[Opening DATA IN THIS EXERCISE section]
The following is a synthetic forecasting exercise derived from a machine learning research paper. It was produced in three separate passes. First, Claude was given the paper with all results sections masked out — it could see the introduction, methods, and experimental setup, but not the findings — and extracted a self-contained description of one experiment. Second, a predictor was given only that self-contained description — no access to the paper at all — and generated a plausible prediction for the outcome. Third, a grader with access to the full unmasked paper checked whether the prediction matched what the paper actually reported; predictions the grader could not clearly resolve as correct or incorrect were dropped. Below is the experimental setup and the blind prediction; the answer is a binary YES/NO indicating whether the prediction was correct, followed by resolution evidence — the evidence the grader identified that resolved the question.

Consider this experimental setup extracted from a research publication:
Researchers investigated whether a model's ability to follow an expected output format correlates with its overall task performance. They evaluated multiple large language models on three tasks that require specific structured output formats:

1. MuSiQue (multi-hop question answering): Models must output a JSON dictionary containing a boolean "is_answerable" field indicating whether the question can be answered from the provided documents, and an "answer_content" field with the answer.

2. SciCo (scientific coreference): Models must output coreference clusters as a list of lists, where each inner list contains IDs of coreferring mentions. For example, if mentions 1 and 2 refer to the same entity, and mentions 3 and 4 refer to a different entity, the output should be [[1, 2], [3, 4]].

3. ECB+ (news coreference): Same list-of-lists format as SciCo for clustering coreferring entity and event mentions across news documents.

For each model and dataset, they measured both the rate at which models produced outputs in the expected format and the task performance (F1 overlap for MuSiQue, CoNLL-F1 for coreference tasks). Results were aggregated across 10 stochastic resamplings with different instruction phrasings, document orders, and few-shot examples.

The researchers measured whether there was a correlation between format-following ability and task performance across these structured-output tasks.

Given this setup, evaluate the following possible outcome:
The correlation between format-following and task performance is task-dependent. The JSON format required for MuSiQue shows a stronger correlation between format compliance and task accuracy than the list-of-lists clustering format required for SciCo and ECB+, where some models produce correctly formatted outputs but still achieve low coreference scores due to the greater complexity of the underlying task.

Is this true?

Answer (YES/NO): NO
[Closing DATA IN THIS EXERCISE section]
TASK REQUIREMENTS = Exactly as they stand, repeat all the records.

TASK RESULT =
The following is a synthetic forecasting exercise derived from a machine learning research paper. It was produced in three separate passes. First, Claude was given the paper with all results sections masked out — it could see the introduction, methods, and experimental setup, but not the findings — and extracted a self-contained description of one experiment. Second, a predictor was given only that self-contained description — no access to the paper at all — and generated a plausible prediction for the outcome. Third, a grader with access to the full unmasked paper checked whether the prediction matched what the paper actually reported; predictions the grader could not clearly resolve as correct or incorrect were dropped. Below is the experimental setup and the blind prediction; the answer is a binary YES/NO indicating whether the prediction was correct, followed by resolution evidence — the evidence the grader identified that resolved the question.

Consider this experimental setup extracted from a research publication:
Researchers investigated whether a model's ability to follow an expected output format correlates with its overall task performance. They evaluated multiple large language models on three tasks that require specific structured output formats:

1. MuSiQue (multi-hop question answering): Models must output a JSON dictionary containing a boolean "is_answerable" field indicating whether the question can be answered from the provided documents, and an "answer_content" field with the answer.

2. SciCo (scientific coreference): Models must output coreference clusters as a list of lists, where each inner list contains IDs of coreferring mentions. For example, if mentions 1 and 2 refer to the same entity, and mentions 3 and 4 refer to a different entity, the output should be [[1, 2], [3, 4]].

3. ECB+ (news coreference): Same list-of-lists format as SciCo for clustering coreferring entity and event mentions across news documents.

For each model and dataset, they measured both the rate at which models produced outputs in the expected format and the task performance (F1 overlap for MuSiQue, CoNLL-F1 for coreference tasks). Results were aggregated across 10 stochastic resamplings with different instruction phrasings, document orders, and few-shot examples.

The researchers measured whether there was a correlation between format-following ability and task performance across these structured-output tasks.

Given this setup, evaluate the following possible outcome:
The correlation between format-following and task performance is task-dependent. The JSON format required for MuSiQue shows a stronger correlation between format compliance and task accuracy than the list-of-lists clustering format required for SciCo and ECB+, where some models produce correctly formatted outputs but still achieve low coreference scores due to the greater complexity of the underlying task.

Is this true?

Answer (YES/NO): NO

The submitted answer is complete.